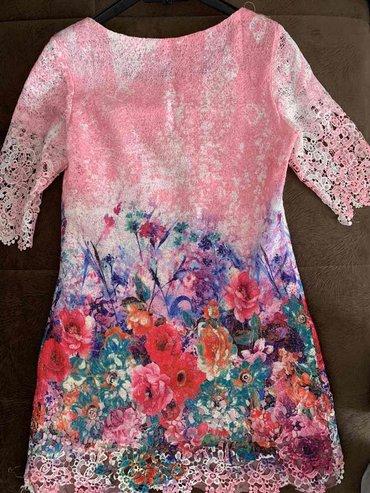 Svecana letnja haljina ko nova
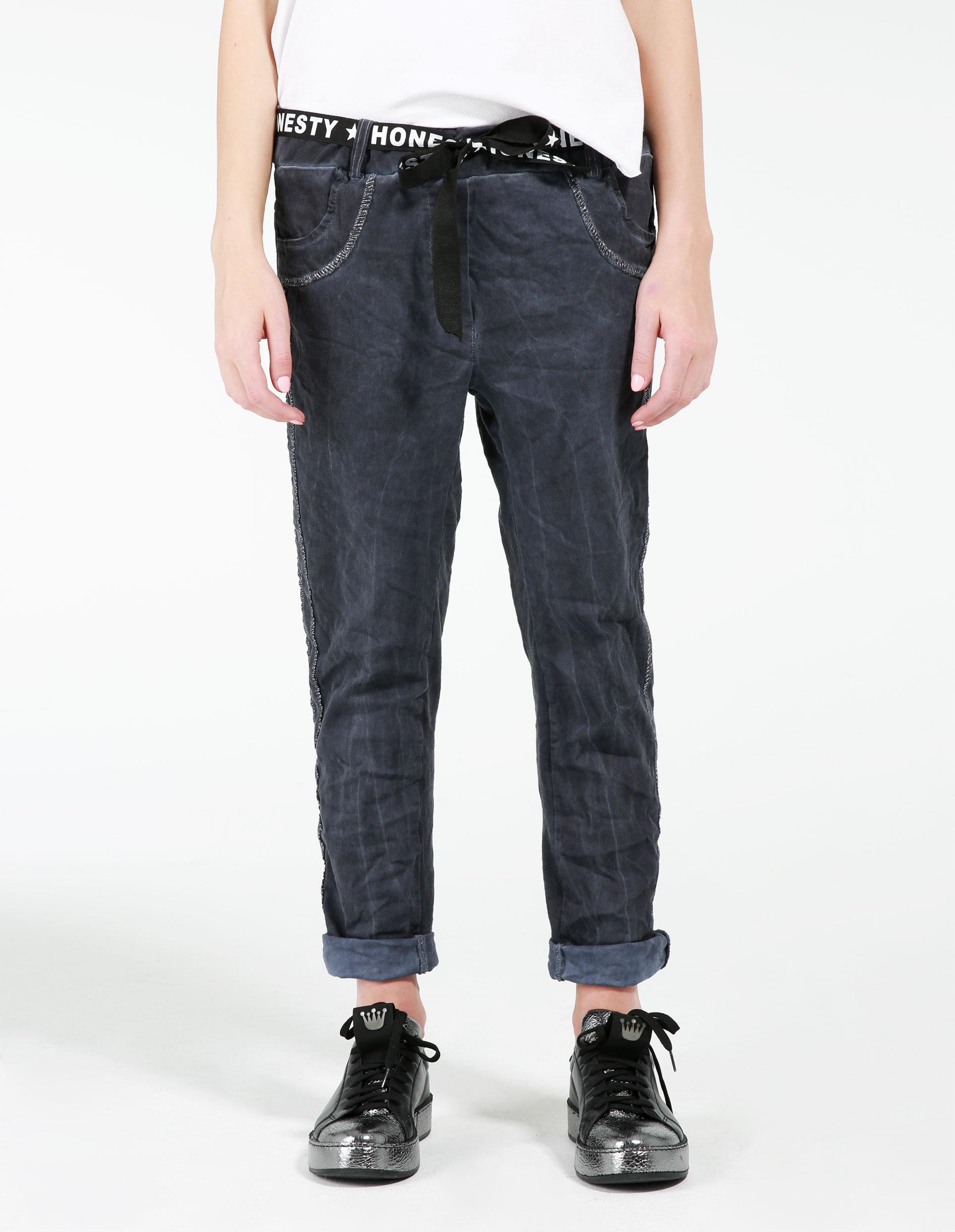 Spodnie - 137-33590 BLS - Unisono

---

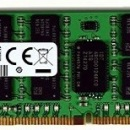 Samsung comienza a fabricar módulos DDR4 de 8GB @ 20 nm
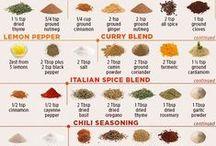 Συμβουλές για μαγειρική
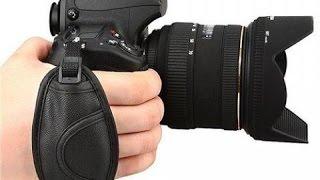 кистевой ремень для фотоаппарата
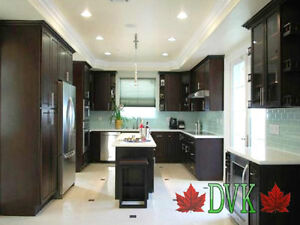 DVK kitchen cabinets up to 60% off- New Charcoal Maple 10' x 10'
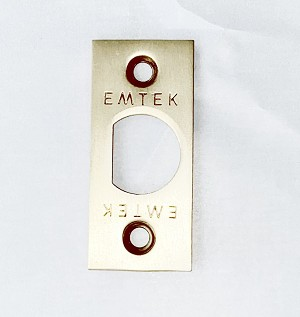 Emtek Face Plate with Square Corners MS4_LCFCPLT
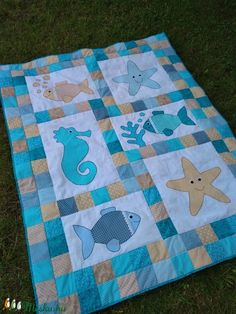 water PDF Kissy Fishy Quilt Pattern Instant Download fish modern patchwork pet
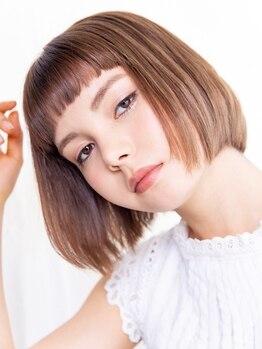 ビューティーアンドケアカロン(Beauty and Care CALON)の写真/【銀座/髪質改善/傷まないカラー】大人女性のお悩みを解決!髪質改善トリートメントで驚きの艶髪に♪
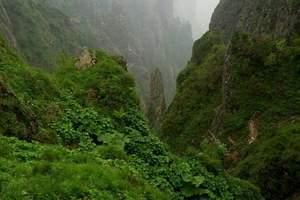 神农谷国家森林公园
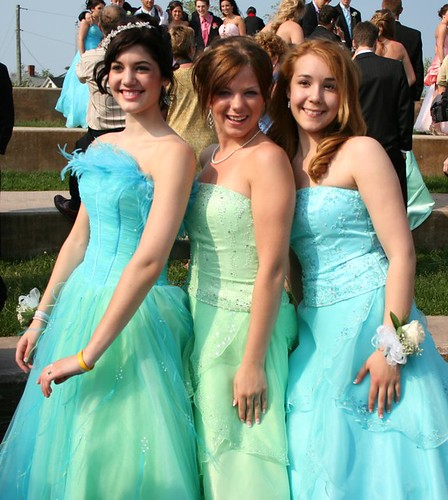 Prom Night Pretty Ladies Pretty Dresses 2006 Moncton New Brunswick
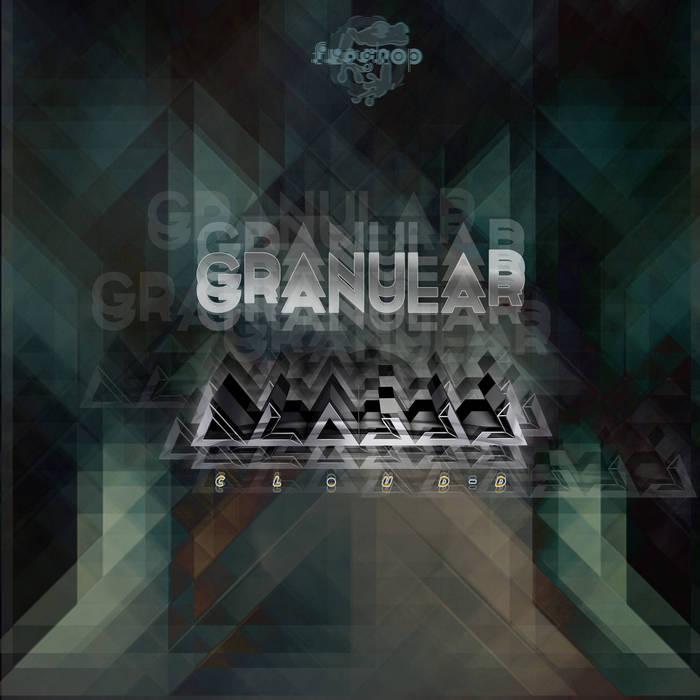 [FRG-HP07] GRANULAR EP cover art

---

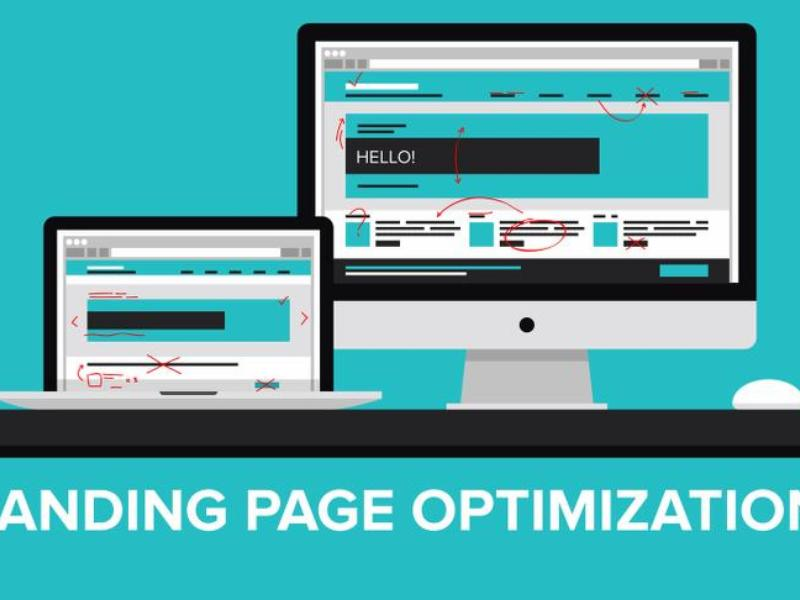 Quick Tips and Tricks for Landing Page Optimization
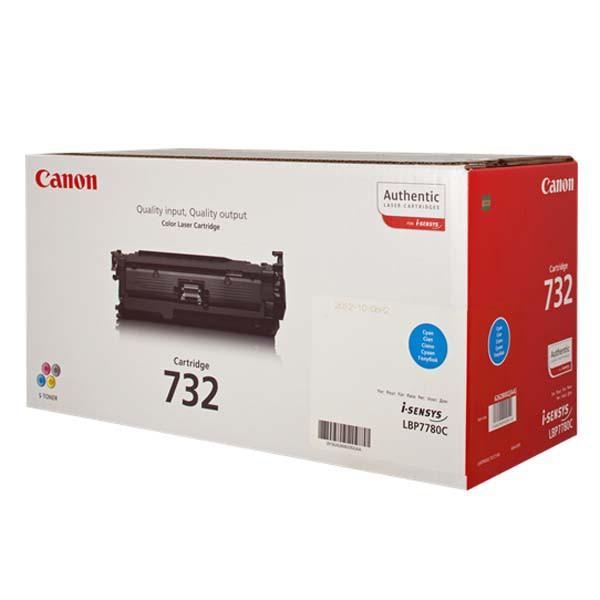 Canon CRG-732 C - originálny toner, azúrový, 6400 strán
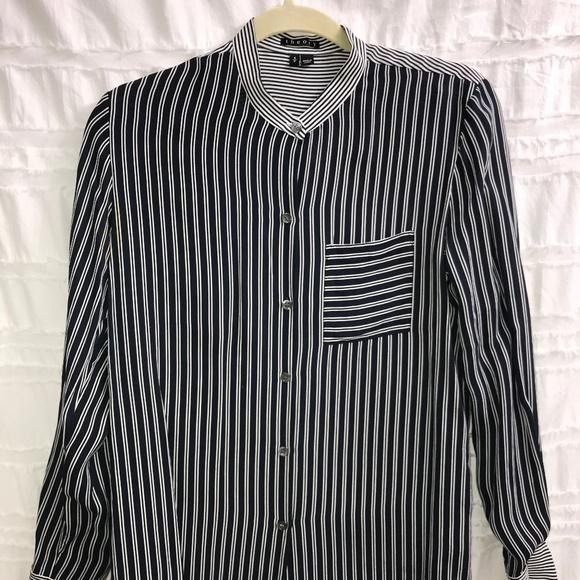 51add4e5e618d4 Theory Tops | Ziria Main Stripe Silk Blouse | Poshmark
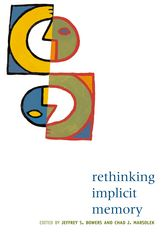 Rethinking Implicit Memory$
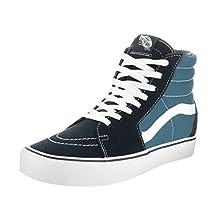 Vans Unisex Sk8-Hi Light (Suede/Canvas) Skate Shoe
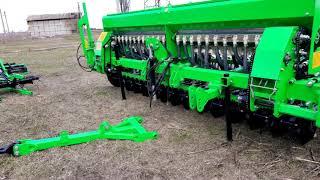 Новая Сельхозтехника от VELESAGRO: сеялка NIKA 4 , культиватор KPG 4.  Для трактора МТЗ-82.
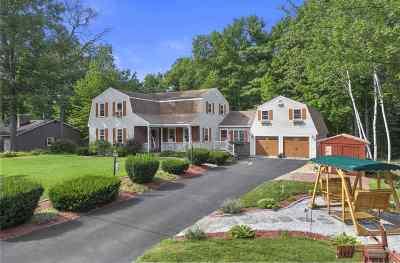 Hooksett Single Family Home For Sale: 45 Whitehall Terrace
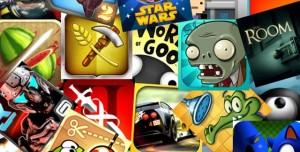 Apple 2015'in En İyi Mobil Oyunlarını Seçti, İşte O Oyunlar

---

### [Exercise directions]
Beginning with the line that contains "Prom Night Pretty" and ending with the line that contains "[FRG-HP07] GRANULAR EP cover art", reproduce the listing exactly, pictures excluded.

### [Result]
 Prom Night Pretty Ladies Pretty Dresses 2006 Moncton New Brunswick
 [FRG-HP07] GRANULAR EP cover art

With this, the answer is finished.